Ante o exposto, com base no art. 255, § 4º, I e III, do RISTJ,

CONHEÇO PARCIALMENTE do recurso especial e, nessa extensão, DOU-LHE PROVIMENTO para afastar a prescrição decretada e determinar o retorno dos autos ao Tribunal de origem, a fim de que prossiga no julgamento da apelação, como entender de direito. (evento nº 110, p. 1.005/1.009)

Assim, é forçosa a conclusão de que a pretensão recursal, nessa parte, restou acolhida, devendo a sentença que reconheceu a ocorrência da prescrição trienal ser cassada, ante o reconhecimento pela colenda Corte Cidadã que, no caso dos autos, aplica-se o prazo prescricional decenal.

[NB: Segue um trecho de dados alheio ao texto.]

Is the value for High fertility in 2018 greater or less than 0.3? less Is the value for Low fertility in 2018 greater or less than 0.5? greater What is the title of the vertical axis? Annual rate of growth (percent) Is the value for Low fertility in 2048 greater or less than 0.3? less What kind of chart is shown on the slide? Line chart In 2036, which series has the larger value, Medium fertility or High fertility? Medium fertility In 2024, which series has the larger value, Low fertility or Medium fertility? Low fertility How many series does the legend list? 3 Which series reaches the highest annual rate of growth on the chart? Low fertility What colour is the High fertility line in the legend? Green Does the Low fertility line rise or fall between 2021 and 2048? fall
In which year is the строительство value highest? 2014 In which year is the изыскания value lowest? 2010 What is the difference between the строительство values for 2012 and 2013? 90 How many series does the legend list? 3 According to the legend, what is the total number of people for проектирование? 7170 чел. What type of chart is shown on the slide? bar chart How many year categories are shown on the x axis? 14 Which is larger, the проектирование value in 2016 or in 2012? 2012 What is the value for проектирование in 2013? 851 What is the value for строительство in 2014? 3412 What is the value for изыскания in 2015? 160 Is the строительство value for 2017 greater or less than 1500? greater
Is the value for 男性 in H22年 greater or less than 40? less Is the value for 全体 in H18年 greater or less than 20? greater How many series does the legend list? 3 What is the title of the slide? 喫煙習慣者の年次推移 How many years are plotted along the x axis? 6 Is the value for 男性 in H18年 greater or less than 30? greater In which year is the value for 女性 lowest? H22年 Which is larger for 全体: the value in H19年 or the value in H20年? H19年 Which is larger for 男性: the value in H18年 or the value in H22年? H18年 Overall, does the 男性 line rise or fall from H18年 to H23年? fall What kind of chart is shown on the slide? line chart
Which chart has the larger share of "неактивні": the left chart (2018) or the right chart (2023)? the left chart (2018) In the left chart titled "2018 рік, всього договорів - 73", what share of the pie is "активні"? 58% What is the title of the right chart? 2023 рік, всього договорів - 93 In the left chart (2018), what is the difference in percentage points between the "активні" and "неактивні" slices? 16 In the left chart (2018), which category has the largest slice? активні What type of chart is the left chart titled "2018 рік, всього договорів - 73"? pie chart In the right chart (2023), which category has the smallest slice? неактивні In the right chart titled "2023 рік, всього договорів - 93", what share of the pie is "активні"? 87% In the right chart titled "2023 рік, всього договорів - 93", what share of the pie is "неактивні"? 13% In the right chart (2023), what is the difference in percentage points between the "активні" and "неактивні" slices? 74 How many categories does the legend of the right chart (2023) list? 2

Prosseguindo, pugnam os demandantes para que, “nos termos do que autoriza o art. 1.013, § 4º, CPC/15, seja apreciado o mérito e julgada procedente a demanda para condenar a ré/Apelada SANEAGO ao pagamento da correção monetária e juros moratórios devidos ao Consórcio autor/Apelante por conta do inadimplemento contratual consubstanciado nos atrasos nos pagamentos das notas fiscais verificados no decorrer das obras, quantia esta que, para out/16, perfazia o montante de R$ 2.845.608,70, a qual deverá ainda ser atualizada e acrescida de juros moratórios contados da referida data base (outubro de 2016) até o seu efetivo pagamento” (evento nº 42, p. 449).